Performance and Scalability
This section details Khedra's performance characteristics, optimization strategies, and scalability considerations.
Performance Tuning Guide
Optimal Configuration for Different Use Cases
Light Usage (Personal Development/Testing)
services:
scraper:
enabled: true
sleep: 30 # Longer sleep for less aggressive indexing
batchSize: 100 # Smaller batches to reduce memory usage
monitor:
enabled: false # Disable if not needed
sleep: 60
batchSize: 50
api:
enabled: true
port: 8080 # Standard configuration
ipfs:
enabled: false # Disable to reduce resource usage
Expected Performance: 5-10 blocks/sec indexing, minimal resource usage
Standard Usage (Regular Development/Analysis)
services:
scraper:
enabled: true
sleep: 12 # Balanced sleep interval
batchSize: 500 # Default batch size
monitor:
enabled: true # Enable for address tracking
sleep: 12
batchSize: 100
api:
enabled: true
port: 8080
ipfs:
enabled: true # Enable for collaboration
port: 8083
Expected Performance: 15-25 blocks/sec indexing, moderate resource usage
High-Performance Usage (Production/Heavy Analysis)
services:
scraper:
enabled: true
sleep: 5 # Aggressive indexing
batchSize: 2000 # Large batches for efficiency
monitor:
enabled: true
sleep: 5 # Fast monitoring
batchSize: 500
api:
enabled: true
port: 8080
ipfs:
enabled: true
port: 8083
Expected Performance: 25-40 blocks/sec indexing, high resource usage
Batch Size Optimization Guidelines
Factors Affecting Optimal Batch Size
-
RPC Endpoint Performance:
- Fast/unlimited RPC: 1000-5000 blocks
- Standard RPC: 500-1000 blocks
- Rate-limited RPC: 50-200 blocks
-
Available Memory:
- 8GB+ RAM: 1000-2000 blocks
- 4-8GB RAM: 500-1000 blocks
- <4GB RAM: 100-500 blocks
-
Network Latency:
- Local RPC node: 2000-5000 blocks
- Same region: 1000-2000 blocks
- Remote/high latency: 100-500 blocks
Batch Size Tuning Process
- Start with defaults (500 blocks)
- Monitor performance metrics
- Adjust based on bottlenecks:
- If RPC timeouts: decrease batch size
- If memory issues: decrease batch size
- If CPU idle time: increase batch size
- If slow overall progress: increase batch size
Sleep Interval Recommendations
Based on System Resources
High-End Systems (8+ cores, 16GB+ RAM):
- Scraper: 5-10 seconds
- Monitor: 5-10 seconds
Mid-Range Systems (4-8 cores, 8-16GB RAM):
- Scraper: 10-15 seconds
- Monitor: 10-15 seconds
Resource-Constrained Systems (<4 cores, <8GB RAM):
- Scraper: 20-30 seconds
- Monitor: 30-60 seconds
Based on RPC Provider
Unlimited/Premium RPC:
- Scraper: 5-10 seconds
- Monitor: 5-10 seconds
Standard RPC with rate limits:
- Scraper: 15-30 seconds
- Monitor: 30-60 seconds
Free/heavily limited RPC:
- Scraper: 60-120 seconds
- Monitor: 120-300 seconds
RPC Endpoint Optimization
Choosing RPC Providers
Recommended for High Performance:
- Local RPC node (best performance)
- Premium providers (Alchemy, Infura Pro)
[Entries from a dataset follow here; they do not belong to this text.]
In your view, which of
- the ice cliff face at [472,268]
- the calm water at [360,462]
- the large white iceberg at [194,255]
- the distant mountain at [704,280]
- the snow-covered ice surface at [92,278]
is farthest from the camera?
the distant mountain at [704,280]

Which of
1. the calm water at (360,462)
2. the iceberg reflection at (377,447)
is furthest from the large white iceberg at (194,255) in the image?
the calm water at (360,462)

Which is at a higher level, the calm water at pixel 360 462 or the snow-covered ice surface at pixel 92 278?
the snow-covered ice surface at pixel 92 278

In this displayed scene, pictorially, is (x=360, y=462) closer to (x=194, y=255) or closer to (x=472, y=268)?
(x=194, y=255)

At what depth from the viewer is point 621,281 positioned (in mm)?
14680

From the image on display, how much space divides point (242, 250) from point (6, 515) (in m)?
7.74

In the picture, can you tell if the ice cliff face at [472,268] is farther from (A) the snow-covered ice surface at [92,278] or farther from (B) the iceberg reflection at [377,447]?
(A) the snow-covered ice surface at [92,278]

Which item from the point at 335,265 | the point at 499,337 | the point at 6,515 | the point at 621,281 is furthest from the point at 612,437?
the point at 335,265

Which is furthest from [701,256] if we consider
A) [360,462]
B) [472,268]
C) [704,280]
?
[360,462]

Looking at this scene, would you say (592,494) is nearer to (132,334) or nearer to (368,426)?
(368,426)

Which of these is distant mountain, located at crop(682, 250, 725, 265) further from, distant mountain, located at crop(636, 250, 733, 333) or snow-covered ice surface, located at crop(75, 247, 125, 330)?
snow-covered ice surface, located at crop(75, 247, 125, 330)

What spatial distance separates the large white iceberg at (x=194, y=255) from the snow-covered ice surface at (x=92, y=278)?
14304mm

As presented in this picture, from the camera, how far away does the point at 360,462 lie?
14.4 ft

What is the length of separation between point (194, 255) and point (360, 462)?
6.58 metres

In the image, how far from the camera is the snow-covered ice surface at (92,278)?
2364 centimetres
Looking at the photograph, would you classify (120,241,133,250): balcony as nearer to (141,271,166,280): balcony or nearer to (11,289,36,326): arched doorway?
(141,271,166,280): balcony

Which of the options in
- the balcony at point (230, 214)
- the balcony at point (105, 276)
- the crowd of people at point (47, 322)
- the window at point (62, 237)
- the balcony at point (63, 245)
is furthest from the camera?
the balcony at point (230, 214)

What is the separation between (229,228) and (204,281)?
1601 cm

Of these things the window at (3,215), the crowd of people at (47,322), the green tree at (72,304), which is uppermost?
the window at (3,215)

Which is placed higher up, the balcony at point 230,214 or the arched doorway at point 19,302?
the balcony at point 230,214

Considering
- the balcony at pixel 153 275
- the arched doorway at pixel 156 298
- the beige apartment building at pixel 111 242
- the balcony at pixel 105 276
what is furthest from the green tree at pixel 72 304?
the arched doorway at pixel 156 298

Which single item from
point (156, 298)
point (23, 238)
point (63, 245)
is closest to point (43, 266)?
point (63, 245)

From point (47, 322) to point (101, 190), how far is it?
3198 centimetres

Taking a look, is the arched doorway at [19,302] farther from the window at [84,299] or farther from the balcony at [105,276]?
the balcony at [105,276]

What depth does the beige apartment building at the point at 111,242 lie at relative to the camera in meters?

- Archive nodes with trace support
Configuration for Multiple RPC Endpoints:
chains:
mainnet:
rpcs:
- "https://eth-mainnet.alchemyapi.io/v2/YOUR_KEY"
- "https://mainnet.infura.io/v3/YOUR_KEY"
- "https://rpc.ankr.com/eth"
enabled: true
RPC Performance Testing
# Test RPC response time
time curl -X POST -H "Content-Type: application/json" \
--data '{"jsonrpc":"2.0","method":"eth_blockNumber","params":[],"id":1}' \
https://your-rpc-endpoint
# Test batch request performance
time curl -X POST -H "Content-Type: application/json" \
--data '[{"jsonrpc":"2.0","method":"eth_getBlockByNumber","params":["0x1000000",false],"id":1}]' \
https://your-rpc-endpoint
System Resource Monitoring
Key Metrics to Monitor
-
CPU Usage:
top -p $(pgrep khedra)
-
Memory Usage:
ps -o pid,vsz,rss,comm -p $(pgrep khedra)
-
Disk I/O:
iotop -p $(pgrep khedra)
-
Network Usage:
nethogs -p $(pgrep khedra)
Performance Thresholds
CPU Usage:
- <50%: Can increase batch size or decrease sleep
- 50-80%: Optimal range
-
80%: Decrease batch size or increase sleep
Memory Usage:
- <2GB: Can increase batch size
- 2-4GB: Monitor for memory leaks
-
4GB: Decrease batch size
Disk I/O:
- High read: Index queries are efficient
- High write: Indexing in progress (normal)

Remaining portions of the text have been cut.